FIRTINAYA BEŞ KALA BASINA NEZAKETLE YEMEK DAVETİ

2018’deki konuyu neden anlattım? Orada bir detay vardı, onu hatırlatmak istedim. Kongrede tam bu gerginlik havası yeni yeni başlarken, bir partili basın mensuplarına seslendi. Gazeteciler, yemek yeme bahanesi ile kibarca dışarıya çağrıldı. Yanımdaki arkadaşımla göz göze gelirken gazeteci büyüğümüz ve abimiz İsmail Akar, duruma tepki göstererek, “Olur mu öyle şey? Ortam gergin, böyle zamanda dışarı mı çıkılır?” gibi sözlerle aynı nezaketle bu teklifi geri çevirmişti. Çok değil sadece iki dakika sonra ortam gerildi ve yukarıda yazdıklarım yaşandı. Basın içeride olmasa idi, yaşananlardan kimsenin haberi olmayacaktı. O görüntüleri de bizzat ben çektim ve haberini yayınladım. “Halkın partisiyiz” diyenleri halktan gizleme isteği o gün de yakışmamıştı CHP’ye, bugün de…

++++

AMA OLMADI, KADRO EKSİK KALDI DİYELİM

Şimdi gelelim Pazar gününe… Haftalardır gündemden düşmeyen tek parti CHP idi. Gözaltılar, tutuklamalar, mitingler, kongreler, iptaller, kurultay derken ülke gündeminde hep CHP vardı. Hafta içinde basına yansıyan haberlerde de Pazar’ın gelişine takılmıştı gözler… Aslında başta basın olmak üzere herkes konuya dahil olan isimlerin nasıl bir yol izleyeceğini, kürsülerden kimlere mesaj vereceğini merak ediyordu. Ama olmadı, kadro eksik kaldı diyelim.

++++

GAZETECİ BAYER: O ZAMAN BASINI NEDEN ÇAĞIRDINIZ?

Uşak Belediye Başkanı ve Divan Başkanı Özkan Yalım, kendi konuşmasını yaptıktan sonra kongreyi basına kapattığını açıkladı ve ortam buz gibi oldu. Kanal 3 ve Gazete 3’te birlikte çalışmaktığım Gazeteci abimiz Mustafa Bayer duruma çok net tepki gösterdi ve “O zaman basını neden çağırdınız?” diyerek cevap verdi. (Mustafa abimizin görevini yaparken ki tavrı, birçok çevreler tarafından titizlikle takip ediliyor ve kendisi büyük takdir görüyor.
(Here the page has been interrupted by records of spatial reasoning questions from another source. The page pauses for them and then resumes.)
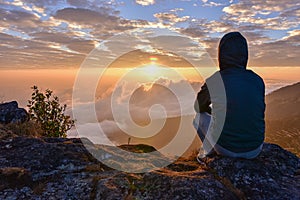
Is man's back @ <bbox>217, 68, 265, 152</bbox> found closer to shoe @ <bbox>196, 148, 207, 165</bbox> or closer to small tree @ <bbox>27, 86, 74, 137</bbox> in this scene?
shoe @ <bbox>196, 148, 207, 165</bbox>

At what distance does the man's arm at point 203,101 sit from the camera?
6.60 m

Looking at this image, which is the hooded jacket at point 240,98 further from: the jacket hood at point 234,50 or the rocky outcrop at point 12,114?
the rocky outcrop at point 12,114

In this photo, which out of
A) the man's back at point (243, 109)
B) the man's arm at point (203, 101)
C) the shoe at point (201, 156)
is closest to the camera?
the man's back at point (243, 109)

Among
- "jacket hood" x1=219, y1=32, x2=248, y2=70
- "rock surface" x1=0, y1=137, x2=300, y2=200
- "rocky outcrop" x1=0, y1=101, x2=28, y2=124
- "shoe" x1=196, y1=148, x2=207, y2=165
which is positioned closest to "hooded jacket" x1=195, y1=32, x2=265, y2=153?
"jacket hood" x1=219, y1=32, x2=248, y2=70

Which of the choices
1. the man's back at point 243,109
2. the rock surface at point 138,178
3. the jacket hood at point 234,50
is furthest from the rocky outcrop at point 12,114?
the jacket hood at point 234,50

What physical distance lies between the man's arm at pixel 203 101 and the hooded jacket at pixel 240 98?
9 cm

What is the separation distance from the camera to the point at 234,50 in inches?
246

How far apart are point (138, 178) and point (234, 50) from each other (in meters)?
3.80

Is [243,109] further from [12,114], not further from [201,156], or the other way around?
[12,114]

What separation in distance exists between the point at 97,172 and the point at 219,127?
3.24m

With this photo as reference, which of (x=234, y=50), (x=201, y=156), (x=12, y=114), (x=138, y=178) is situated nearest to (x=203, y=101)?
(x=234, y=50)

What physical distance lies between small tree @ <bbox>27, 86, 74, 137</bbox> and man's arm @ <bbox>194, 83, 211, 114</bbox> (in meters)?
9.26

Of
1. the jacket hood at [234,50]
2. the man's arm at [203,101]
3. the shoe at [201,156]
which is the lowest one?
the shoe at [201,156]

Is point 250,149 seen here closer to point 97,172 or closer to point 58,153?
point 97,172
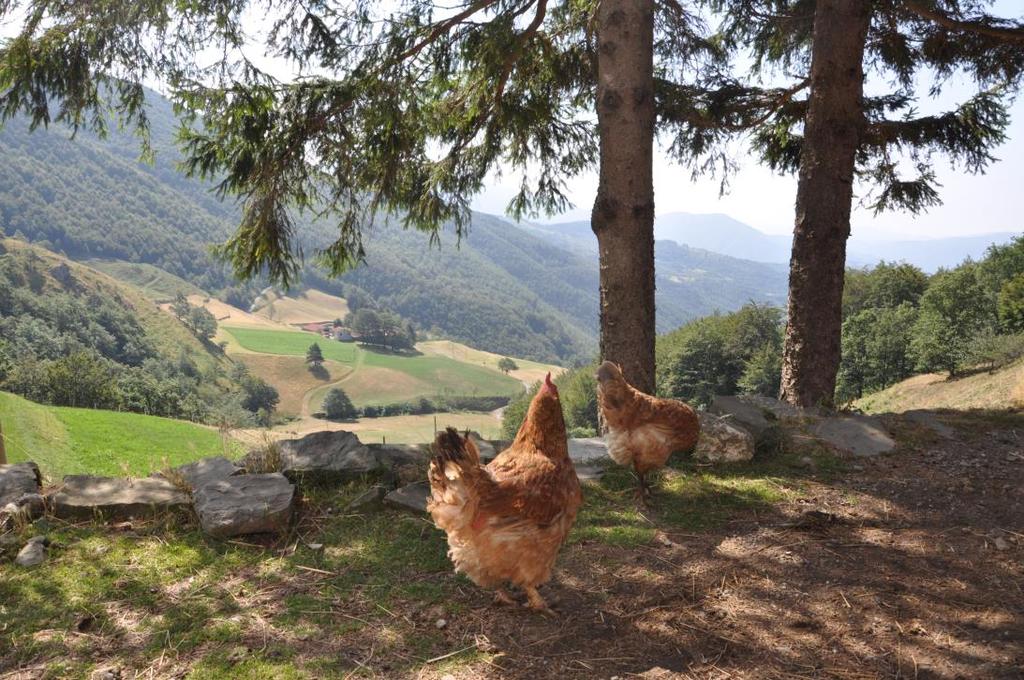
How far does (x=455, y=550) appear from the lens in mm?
2941

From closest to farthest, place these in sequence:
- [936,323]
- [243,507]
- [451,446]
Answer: [451,446] < [243,507] < [936,323]

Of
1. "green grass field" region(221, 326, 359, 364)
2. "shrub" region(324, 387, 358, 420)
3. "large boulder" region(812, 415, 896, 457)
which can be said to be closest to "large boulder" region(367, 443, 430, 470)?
A: "large boulder" region(812, 415, 896, 457)

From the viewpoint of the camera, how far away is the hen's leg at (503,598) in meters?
3.14

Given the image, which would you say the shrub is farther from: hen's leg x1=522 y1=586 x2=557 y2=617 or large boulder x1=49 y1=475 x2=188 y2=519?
hen's leg x1=522 y1=586 x2=557 y2=617

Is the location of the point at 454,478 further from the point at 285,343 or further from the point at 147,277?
the point at 147,277

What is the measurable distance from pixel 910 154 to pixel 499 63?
21.5 feet

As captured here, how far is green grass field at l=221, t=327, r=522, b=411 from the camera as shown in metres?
97.9

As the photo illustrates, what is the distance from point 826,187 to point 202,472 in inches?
287

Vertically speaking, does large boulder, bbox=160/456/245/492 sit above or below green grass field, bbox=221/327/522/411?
above

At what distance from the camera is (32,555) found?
3527 millimetres

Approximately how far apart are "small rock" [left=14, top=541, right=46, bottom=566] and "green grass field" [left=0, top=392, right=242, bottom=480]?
16.7 metres

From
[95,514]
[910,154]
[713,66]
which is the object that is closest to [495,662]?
[95,514]

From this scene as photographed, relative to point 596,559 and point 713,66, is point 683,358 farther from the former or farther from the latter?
Answer: point 596,559

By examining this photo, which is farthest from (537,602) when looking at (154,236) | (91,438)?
(154,236)
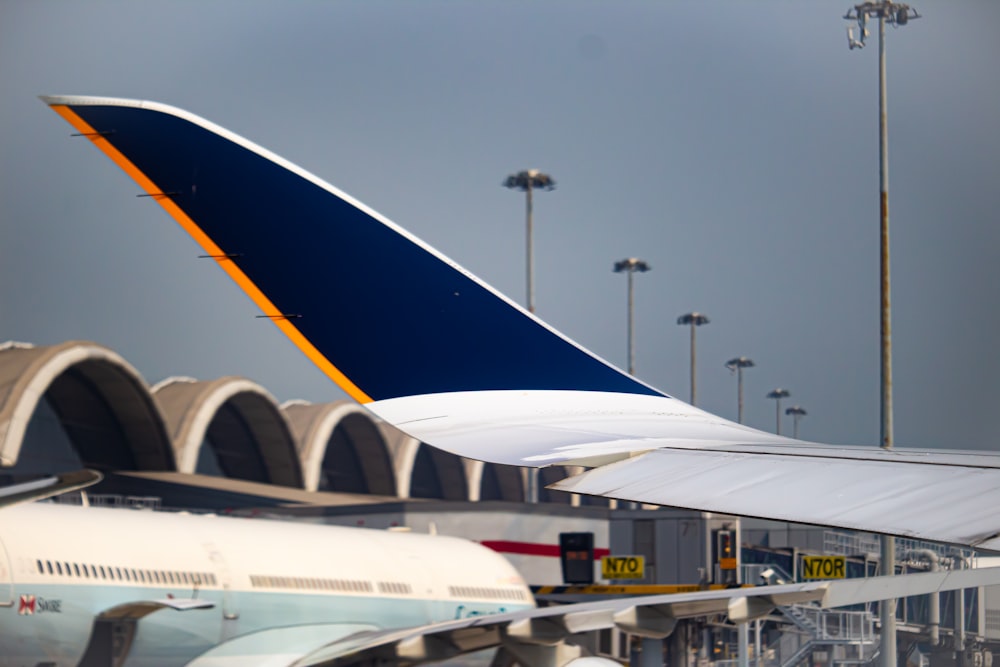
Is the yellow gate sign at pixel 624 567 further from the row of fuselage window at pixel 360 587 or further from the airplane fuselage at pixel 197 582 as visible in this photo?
the airplane fuselage at pixel 197 582

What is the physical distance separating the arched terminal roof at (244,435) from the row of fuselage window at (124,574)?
31.5m

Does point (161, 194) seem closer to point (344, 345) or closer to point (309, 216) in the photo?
point (309, 216)

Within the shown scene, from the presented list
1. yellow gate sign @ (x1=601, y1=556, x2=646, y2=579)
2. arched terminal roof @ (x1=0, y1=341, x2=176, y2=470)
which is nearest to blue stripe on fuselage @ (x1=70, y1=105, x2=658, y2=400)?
yellow gate sign @ (x1=601, y1=556, x2=646, y2=579)

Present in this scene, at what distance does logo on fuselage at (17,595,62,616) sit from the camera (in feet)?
48.1

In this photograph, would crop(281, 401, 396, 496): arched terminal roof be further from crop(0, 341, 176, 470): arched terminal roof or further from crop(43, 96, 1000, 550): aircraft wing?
crop(43, 96, 1000, 550): aircraft wing

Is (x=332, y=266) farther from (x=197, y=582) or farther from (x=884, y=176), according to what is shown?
(x=884, y=176)

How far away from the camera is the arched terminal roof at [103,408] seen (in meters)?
40.5

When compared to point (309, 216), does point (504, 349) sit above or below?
below

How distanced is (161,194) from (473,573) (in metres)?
16.9

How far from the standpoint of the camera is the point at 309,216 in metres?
6.54

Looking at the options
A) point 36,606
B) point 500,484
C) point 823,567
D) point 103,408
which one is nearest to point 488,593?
point 823,567

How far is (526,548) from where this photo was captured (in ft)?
138

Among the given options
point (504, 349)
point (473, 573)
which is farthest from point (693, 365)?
point (504, 349)

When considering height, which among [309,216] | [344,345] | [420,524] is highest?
[309,216]
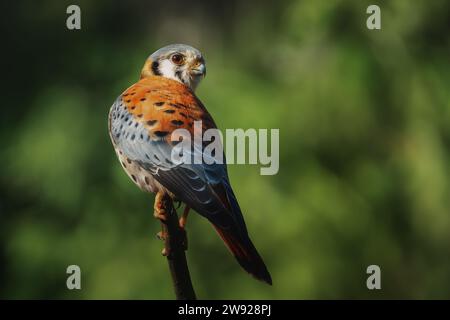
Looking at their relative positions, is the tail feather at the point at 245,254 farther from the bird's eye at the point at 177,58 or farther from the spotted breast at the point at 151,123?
the bird's eye at the point at 177,58

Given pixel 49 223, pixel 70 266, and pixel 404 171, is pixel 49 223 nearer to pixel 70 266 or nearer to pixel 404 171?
pixel 70 266

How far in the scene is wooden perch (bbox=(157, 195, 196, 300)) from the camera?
1748 millimetres

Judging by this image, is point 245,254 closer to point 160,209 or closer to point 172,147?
point 160,209

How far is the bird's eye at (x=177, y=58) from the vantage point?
6.78 ft

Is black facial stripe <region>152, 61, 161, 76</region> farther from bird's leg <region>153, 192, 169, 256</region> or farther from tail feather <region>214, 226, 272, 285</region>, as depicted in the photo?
tail feather <region>214, 226, 272, 285</region>

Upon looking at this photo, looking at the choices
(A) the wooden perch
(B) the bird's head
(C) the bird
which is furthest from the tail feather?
(B) the bird's head

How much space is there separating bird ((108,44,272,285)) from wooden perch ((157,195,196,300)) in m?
0.03

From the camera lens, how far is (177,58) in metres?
2.08

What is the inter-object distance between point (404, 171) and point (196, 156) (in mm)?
1455

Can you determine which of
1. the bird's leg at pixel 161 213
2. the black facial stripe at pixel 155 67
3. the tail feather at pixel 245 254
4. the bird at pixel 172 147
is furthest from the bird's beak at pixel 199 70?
the tail feather at pixel 245 254

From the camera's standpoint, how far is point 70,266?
2982 mm

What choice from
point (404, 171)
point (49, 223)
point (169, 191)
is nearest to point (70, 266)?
point (49, 223)

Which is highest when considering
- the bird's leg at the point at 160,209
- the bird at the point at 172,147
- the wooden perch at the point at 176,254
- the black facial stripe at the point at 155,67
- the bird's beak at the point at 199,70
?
the black facial stripe at the point at 155,67

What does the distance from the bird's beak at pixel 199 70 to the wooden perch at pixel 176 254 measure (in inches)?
16.8
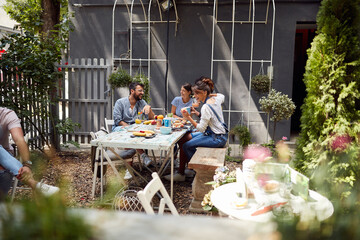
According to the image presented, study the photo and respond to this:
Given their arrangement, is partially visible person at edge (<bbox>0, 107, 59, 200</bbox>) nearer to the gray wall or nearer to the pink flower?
the pink flower

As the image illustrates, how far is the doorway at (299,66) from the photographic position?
9.04 metres

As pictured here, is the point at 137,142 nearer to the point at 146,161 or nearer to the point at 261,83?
the point at 146,161

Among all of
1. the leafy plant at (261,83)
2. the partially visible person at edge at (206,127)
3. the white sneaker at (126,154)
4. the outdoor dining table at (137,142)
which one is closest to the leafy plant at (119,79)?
the partially visible person at edge at (206,127)

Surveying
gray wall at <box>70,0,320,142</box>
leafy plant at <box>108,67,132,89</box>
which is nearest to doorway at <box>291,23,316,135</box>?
gray wall at <box>70,0,320,142</box>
Hakkaniyeti, adaleti ve ‘gerçek bir gazeteci’ profili ile ilimizde de siyasiler başta olmak üzere herkesin çok değer verdiği bir isim.) Diğer basın mensupları da duruma tepki gösterince CHP yöneticileri geri adım atmak zorunda kaldı. Delegeler ve başkan adayları da basına destek verince, CHP tüzüğünü bahane gösteren Divan Başkanı Özkan Yalım, tekrar basının yanına gelerek özür diledi, açıklama yaptı, meslektaşlarımızı içeri davet etti.

++++

BASIN ORADADIR, OLMALIDIR, OLMAYA DA DEVAM EDECEKTİR

Cumhuriyet Halk Partisi gibi “demokrasinin kalesi” olduğunu iddia eden bir partinin il kongresinde, basının dışarı çıkarılmak istenmesi, sadece CHP’ye değil, bu ülkedeki demokratik değerlere inanan herkese bir hakaret… Kongrede, adeta bir siyasi tiyatroya sahne oldu. Ancak bu oyunda perdeler, önce izleyicilere (halka) kapatılmak istendi. Bu olayın üstü, sadece “özür dileyerek” örtülemez. Siyasi partilerin kongreleri yalnızca iç meselelerin konuşulduğu toplantılar değildir. Bu toplantılar, halkın temsilcilerinin kimler olduğunu, nasıl seçildiğini, hangi fikirlerin öne çıktığını, hangi çıkar çatışmalarının yaşandığını gösteren kamusal organizasyonlardır. O kürsüye çıkan her isim, yalnızca delegelere değil, tüm kamuoyuna hitap eder. Bu nedenle basın oradadır. Olmalıdır. Olmaya da devam edecektir. Bugün CHP, yarın başka bir parti, fark etmez. Şeffaflık, bir siyasi partinin iç tüzüğünde yazılı olan bir “madde” değil; demokrasinin temelidir. Hele ki basını dışarı çıkarıp arka kapılardan siyaset yapılmak isteniyorsa, orada artık demokrasi değil, perde arkasında planlanan bir hesap vardır.  Gazetecilerin bu olaya gösterdiği tepki sadece meslek onuru için değil; halkın haber alma hakkı için verilen bir mücadeledir. “Basına kapalı” bir demokrasi olmaz. Görüntülenmeyen, kayda geçmeyen, takip edilemeyen bir kongre, demokratik değil; otokratik bir yapıya hizmet eder. Eğer CHP, yerel kongrelerinde bu tür sansasyonlar yaşanmasını istemiyorsa önce “biz ne yapıyoruz?” sorusunu sormalı. Halkın gözünün içine baka baka “demokrasi şöleni” diyen bir partinin, aynı anda basını salondan çıkarmaya çalışması, ancak bir ironiyle açıklanabilir. Sonuç olarak, yaşananlar yalnızca bir kongre krizinden ibaret değildir. Bu olay, siyasi partilerin şeffaflık sınavıdır. Ve maalesef CHP, Afyonkarahisar’da bu sınavdan sınıfta kalmıştır. Bir not: Bugün kapıyı kapatmaya çalıştığınız gazeteciler, yarın sizi manşetlere taşıyabilir.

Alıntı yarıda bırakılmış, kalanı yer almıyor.